Un pays en train de se reconstruire après une longue guerre civile et
une occupation qui, si elle a ramené la paix, a quand même été durement subie.
Les vietnamiens ne sont plus très bien perçus, mais ils forment maintenant une
minorité installée importante et je soupçonne que leur côté industrieux les a
amenés à prendre une bonne part de l’économie renaissante. Le chauffeur de
tuk-tuk qui nous a accompagné lors de la visite nous signalait :
« Ici, vietnamiens, ici, vietnamiens ! » Leurs maisons n’étaient
pourtant ni plus belles, ni mieux loties que les autres et ils avaient l’air de
vivre dans le même dénuement…
On quitte le pays aujourd’hui, lundi,
après une dernière visite de temple. Un petit temple merveilleusement ciselé un
peu à l’écart du circuit général, à une trentaine de kilomètres de la ville.
Une pure beauté, de grès rose finement sculpté…

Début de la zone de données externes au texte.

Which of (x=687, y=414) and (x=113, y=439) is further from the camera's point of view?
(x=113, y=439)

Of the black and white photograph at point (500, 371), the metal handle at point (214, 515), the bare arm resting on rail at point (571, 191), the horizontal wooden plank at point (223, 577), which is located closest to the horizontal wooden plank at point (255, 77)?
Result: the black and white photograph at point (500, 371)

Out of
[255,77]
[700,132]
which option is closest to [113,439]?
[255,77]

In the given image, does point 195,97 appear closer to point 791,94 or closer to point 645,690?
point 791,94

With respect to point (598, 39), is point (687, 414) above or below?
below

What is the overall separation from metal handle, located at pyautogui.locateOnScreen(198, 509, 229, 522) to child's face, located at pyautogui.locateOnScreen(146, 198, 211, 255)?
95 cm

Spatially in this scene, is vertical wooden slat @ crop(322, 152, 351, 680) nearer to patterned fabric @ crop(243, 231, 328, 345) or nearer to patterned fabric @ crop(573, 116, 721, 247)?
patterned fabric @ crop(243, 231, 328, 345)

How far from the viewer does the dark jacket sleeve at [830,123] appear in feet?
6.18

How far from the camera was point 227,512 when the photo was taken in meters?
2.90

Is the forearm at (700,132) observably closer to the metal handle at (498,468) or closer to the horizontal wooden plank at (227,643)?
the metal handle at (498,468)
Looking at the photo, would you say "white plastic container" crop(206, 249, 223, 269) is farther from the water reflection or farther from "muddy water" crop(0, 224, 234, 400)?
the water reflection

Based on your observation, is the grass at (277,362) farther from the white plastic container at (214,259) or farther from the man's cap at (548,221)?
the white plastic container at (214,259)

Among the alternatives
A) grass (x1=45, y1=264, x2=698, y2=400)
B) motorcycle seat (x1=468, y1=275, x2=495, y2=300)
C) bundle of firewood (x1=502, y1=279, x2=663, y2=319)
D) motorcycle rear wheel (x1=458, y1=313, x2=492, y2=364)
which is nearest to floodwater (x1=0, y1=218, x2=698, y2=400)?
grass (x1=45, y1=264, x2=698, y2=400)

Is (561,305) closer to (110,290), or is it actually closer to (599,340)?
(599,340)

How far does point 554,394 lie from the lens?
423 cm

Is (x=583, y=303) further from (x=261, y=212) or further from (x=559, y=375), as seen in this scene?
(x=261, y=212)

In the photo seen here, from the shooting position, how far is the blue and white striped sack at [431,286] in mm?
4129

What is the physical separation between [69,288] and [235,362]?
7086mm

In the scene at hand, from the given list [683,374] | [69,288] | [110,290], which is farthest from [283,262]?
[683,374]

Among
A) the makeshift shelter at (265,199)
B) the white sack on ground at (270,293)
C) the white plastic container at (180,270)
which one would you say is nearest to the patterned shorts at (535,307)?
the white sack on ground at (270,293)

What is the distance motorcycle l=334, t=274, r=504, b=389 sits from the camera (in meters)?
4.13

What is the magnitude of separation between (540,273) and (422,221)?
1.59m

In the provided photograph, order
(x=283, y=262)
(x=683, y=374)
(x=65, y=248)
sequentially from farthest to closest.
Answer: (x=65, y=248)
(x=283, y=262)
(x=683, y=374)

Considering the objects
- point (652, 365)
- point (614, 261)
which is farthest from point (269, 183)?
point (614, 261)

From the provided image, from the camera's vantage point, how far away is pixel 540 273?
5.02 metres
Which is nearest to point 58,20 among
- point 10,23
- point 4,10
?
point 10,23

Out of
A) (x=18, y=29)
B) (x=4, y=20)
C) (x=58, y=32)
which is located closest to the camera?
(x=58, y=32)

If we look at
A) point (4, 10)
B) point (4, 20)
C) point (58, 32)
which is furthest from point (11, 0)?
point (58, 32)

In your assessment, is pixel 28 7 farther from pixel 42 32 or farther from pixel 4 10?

Conscients de n’avoir pas visité
le Cambodge, mais seulement un lieu tellement emblématique qu’il fausse la
perception et la vision du pays nous gardons de cette escapade une impression contrastée,
impressionnés par la beauté de ce que nous avons vu,
gênés par l’exploitation
intensive qui en est faite, et choqués devant l’insolence d’une toute nouvelle
richesse opposée à une si grande pauvreté générale. Cela heurte toujours nos
convictions…
On quitte le pays, on a même
quitté le pays au moment où l’on publie ce blog, d’un petit coup d’aile magique
qui nous a posé délicatement bien plus au nord, à Luang Prabang, au Laos.